Ele estava preocupado porque os bandos também perseguiam os colonos europeus, pois estes ocupavam a terra que fora de seus antepassados e agora foram confiscadas pelo governo. Chamavam suas terras de devolutas e a lei as entregou para os estrangeiros. Esqueciam que na realidade a terra era dos bugres, que hoje quase nem existem mais. Os que restaram estão embrenhados nas matas mais distantes.

Encostado no balcão e bebendo um copo de cachaça, um dos funcionários da ferrovia contava histórias dos fantasmas que os maquinistas encontravam nas estações, próximos das caixas d’água onde paravam para abastecer as locomotivas.

Dizia que eram os espíritos dos jagunços mortos pelos vaqueanos que vagavam por lá, clamando pelas terras que lhes foram tomadas, diziam que os tais fantasmas escondiam-se nos ocos das velhas imbuias que tinham resistido à devastação do pessoal da Lumber. Havia uma história para cada uma das muitas curvas da ferrovia que parecia serpentear, imitando as curvas do Iguaçu e do Rio do Peixe.

Fiquei pensando na briga entre os bandos, que representavam o bem e o mal. Mas afinal quem era do bem? Acho que nenhum deles, porém, muitos inocentes devem ter morrido sem compreender o que realmente acontecia. O tempo vai se encarregar, como sempre, de mostrar a verdade.
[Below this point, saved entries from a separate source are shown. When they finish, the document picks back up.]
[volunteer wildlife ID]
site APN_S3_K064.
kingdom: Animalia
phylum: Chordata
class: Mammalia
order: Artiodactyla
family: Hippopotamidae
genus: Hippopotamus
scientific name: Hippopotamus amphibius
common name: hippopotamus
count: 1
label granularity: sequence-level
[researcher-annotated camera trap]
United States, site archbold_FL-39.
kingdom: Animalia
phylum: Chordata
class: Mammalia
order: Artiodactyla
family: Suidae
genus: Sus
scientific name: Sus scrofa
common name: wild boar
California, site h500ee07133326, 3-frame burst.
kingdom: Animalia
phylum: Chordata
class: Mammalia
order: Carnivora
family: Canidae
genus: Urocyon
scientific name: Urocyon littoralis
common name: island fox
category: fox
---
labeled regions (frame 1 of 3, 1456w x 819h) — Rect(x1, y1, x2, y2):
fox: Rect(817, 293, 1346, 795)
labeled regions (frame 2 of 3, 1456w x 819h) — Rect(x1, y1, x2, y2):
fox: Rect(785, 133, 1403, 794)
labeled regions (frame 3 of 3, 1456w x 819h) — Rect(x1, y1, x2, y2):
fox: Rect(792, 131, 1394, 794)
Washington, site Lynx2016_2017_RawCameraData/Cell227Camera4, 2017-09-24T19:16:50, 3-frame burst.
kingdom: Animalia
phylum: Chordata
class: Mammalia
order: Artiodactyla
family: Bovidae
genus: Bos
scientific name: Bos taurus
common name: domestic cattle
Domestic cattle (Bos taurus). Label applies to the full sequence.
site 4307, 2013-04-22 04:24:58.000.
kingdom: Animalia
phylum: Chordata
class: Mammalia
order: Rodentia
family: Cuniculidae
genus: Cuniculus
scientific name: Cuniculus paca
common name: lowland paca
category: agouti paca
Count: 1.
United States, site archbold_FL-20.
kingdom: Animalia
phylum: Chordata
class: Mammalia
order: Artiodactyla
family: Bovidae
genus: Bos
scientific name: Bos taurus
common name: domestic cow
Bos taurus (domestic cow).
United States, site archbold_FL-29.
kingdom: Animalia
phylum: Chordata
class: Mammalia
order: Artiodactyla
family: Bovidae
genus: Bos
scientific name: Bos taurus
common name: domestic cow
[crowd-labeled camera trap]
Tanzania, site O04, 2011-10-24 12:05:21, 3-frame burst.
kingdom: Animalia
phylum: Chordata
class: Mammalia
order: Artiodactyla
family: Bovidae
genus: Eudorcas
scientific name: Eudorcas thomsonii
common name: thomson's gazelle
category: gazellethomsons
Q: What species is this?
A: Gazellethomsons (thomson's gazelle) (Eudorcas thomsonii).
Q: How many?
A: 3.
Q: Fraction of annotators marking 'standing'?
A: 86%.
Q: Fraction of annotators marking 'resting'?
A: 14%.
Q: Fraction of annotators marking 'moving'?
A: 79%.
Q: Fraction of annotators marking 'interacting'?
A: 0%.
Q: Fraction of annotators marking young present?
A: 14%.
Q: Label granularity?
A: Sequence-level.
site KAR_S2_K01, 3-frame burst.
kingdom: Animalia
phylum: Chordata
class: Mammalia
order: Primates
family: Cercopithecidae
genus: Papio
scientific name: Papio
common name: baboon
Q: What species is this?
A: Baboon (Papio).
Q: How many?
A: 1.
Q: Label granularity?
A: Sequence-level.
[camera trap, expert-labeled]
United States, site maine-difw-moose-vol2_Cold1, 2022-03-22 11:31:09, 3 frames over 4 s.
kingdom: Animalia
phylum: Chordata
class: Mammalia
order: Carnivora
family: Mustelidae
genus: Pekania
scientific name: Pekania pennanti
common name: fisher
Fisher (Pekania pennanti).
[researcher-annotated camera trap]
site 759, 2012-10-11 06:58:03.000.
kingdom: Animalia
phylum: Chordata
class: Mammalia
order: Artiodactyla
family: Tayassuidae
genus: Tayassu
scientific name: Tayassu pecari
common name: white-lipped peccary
A praça da futura matriz está ficando movimentada. Já estamos nos aproximando das três horas da tarde.

Aproveito para dar uma última lustrada no sapato. Minha mãe diz que se conhece o capricho de um moço pelos sapatos que calça. Hoje é domingo, calcei os meus. A Lucinha já deve estar quase chegando com a sua família, naquela charrete verde, puxada por uma bela égua malhada, de crina escovada e cascos limpos e bem ferrados. Ela tem uma vida confortável, propiciada pelo comércio de erva-mate que seu pai instalou e que ganhou força com a ferrovia e com a navegação do rio. Emprestei o boné do meu primo, pedi para a vovó passar bem a minha camisa que a mamãe alvejou com muito carinho. Quis ficar bem apresentável. Nesta semana consegui um emprego no moinho, que fica aqui pertinho da praça. Quem sabe daqui a alguns anos eu não caso com a Lucinha nesta bela igreja que será erguida, dizem que vai levar alguns anos até ficar pronta.

Lá vem ela, cabelos longos, rosto corado. O pai dela não nega a origem italiana e esbraveja com os meninos que correm na rua atrapalhando as charretes. O sol que hoje surgiu cedo torna ainda mais bonita a cena e aquece esta tarde de outono. Já anunciaram a chegada do Bispo que veio de Curitiba. Já vejo ao longe a figura do padre que conversa com o prefeito. Muitos os seguem agitados com o evento. Os sinos da capela em Porto União tocam para anunciar a missa campal. O céu agora está mais azul. Uma revoada de pássaros parece sinalizar algo, quem sabe melhores dias para todos nós. Espero contar boas histórias para os meus netos, quem sabe a borda do vapor Cruzeiro ou numa das cabines do trem, cortando a serra do mar. Mas até lá ainda tem muita água para passar por debaixo da ponte de arcos.

A cerimônia acabou. A praça voltou a ficar vazia. Um ventinho gelado começa a soprar, tenho uma boa caminhada pela frente. Acho que hoje vou pelos dormentes da estrada de ferro, assim vou me concentrar na lembrança do rosto da Lucinha, do seu sorriso que ilumina os meus pensamentos, que guia o meu caminho.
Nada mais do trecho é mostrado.